● **The exercise**: Can you write out the entries again from the line with "In what order, from closest to farthest, are" up to and including the line with "5. the circular ripple at (x=483, y=97)", swapping "positioned" for "located" and leaving everything else unchanged?

### Provided data

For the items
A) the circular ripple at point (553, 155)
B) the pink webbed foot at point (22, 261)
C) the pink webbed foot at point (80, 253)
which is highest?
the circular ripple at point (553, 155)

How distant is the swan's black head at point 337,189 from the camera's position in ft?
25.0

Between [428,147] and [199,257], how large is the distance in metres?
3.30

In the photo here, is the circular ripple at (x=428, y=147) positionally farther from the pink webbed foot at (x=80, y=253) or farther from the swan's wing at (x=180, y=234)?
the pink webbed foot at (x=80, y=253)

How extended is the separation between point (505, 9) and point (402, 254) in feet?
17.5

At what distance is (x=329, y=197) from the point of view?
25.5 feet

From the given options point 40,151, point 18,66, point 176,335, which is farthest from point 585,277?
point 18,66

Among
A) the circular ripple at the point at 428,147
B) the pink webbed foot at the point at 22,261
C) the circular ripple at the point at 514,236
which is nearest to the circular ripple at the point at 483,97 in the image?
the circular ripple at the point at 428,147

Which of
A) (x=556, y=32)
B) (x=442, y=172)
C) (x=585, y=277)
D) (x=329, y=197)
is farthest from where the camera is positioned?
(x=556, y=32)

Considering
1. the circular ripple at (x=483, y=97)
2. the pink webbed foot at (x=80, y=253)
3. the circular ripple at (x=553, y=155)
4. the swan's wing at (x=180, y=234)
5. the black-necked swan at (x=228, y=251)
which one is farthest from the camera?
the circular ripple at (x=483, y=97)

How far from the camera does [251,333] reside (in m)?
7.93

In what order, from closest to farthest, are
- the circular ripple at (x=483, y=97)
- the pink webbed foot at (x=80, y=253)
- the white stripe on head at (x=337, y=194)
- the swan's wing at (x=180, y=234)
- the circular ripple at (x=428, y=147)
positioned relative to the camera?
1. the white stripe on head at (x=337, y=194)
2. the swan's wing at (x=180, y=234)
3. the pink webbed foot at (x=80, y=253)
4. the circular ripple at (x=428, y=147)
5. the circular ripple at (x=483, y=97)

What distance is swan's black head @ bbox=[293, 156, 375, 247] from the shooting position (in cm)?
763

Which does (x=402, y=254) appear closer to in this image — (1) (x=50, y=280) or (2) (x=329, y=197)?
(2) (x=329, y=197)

######
### Provided data

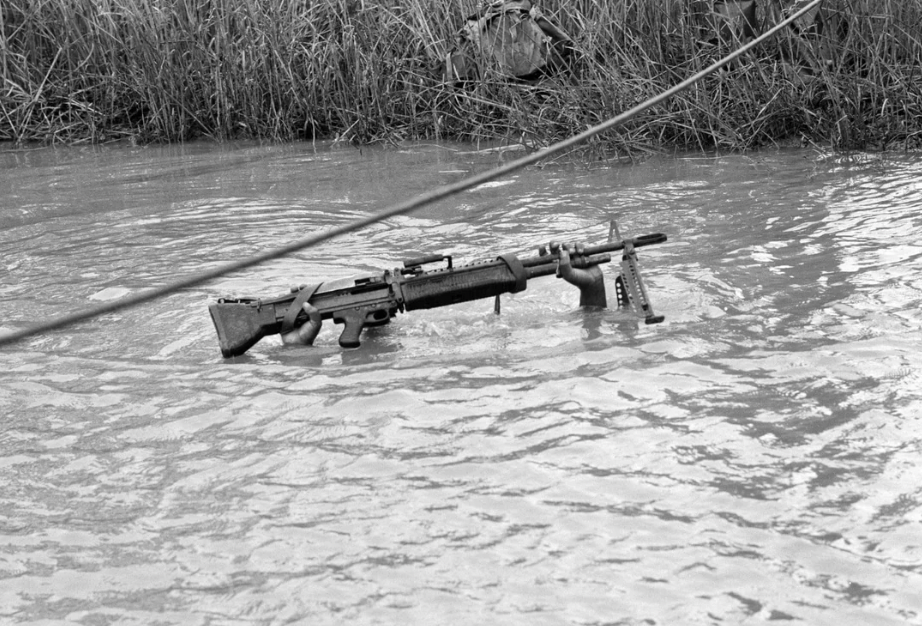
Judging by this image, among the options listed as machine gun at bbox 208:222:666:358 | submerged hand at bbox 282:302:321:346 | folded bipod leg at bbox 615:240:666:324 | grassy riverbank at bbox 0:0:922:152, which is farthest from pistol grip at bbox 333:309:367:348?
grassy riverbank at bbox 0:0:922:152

######

● **Solution**:
In what order, from closest to farthest, are
- the circular ripple at (x=483, y=97)
- the pink webbed foot at (x=80, y=253)
- the white stripe on head at (x=337, y=194)
- the swan's wing at (x=180, y=234)
- the circular ripple at (x=428, y=147)
located relative to the camera?
1. the white stripe on head at (x=337, y=194)
2. the swan's wing at (x=180, y=234)
3. the pink webbed foot at (x=80, y=253)
4. the circular ripple at (x=428, y=147)
5. the circular ripple at (x=483, y=97)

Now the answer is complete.